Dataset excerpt
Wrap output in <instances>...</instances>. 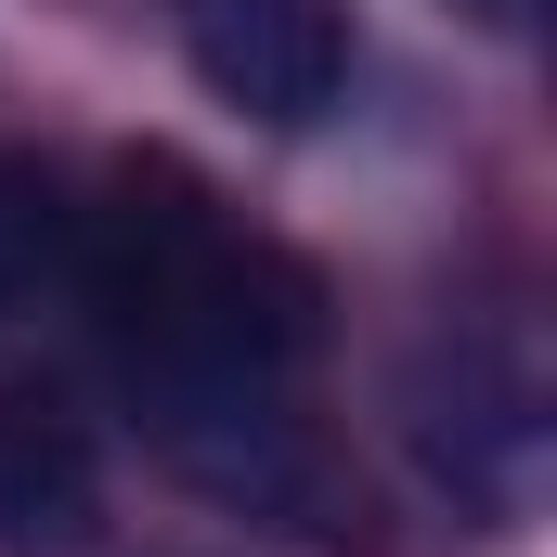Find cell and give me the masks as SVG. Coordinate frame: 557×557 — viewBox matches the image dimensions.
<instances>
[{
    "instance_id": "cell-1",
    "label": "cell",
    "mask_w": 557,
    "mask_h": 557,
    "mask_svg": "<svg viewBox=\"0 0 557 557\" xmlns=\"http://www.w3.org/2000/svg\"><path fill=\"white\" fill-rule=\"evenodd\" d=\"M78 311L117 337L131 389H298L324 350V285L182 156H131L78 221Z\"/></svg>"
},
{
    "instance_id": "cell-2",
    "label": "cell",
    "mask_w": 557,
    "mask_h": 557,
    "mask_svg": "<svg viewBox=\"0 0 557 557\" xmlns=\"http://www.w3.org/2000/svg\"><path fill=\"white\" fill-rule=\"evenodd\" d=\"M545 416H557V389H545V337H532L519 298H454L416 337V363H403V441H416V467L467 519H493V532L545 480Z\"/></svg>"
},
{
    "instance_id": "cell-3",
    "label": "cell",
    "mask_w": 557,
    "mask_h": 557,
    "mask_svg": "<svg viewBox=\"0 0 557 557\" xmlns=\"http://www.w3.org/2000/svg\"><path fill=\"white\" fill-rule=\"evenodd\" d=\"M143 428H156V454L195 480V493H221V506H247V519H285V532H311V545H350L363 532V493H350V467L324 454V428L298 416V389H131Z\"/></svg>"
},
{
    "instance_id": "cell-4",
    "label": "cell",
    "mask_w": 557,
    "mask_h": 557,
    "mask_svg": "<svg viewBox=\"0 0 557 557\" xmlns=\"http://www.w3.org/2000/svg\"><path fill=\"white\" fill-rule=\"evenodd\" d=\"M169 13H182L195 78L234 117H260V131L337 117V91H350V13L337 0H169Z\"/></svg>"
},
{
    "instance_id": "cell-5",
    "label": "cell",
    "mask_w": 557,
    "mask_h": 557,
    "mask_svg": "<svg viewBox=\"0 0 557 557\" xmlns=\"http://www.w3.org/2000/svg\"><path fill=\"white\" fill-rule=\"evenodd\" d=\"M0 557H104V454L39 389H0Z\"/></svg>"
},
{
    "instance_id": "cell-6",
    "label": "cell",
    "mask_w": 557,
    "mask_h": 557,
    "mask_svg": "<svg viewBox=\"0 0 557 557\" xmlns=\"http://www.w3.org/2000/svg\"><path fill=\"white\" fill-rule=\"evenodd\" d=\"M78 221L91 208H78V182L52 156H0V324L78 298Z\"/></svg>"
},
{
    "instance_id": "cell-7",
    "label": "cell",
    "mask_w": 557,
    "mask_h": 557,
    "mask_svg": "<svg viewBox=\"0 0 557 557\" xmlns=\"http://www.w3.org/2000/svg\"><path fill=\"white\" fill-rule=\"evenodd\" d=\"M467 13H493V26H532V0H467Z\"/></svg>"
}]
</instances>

* **TASK REQUIREMENTS**
Count the lines above that contain the string "xmlns".

* **COMPLETE RESPONSE**
7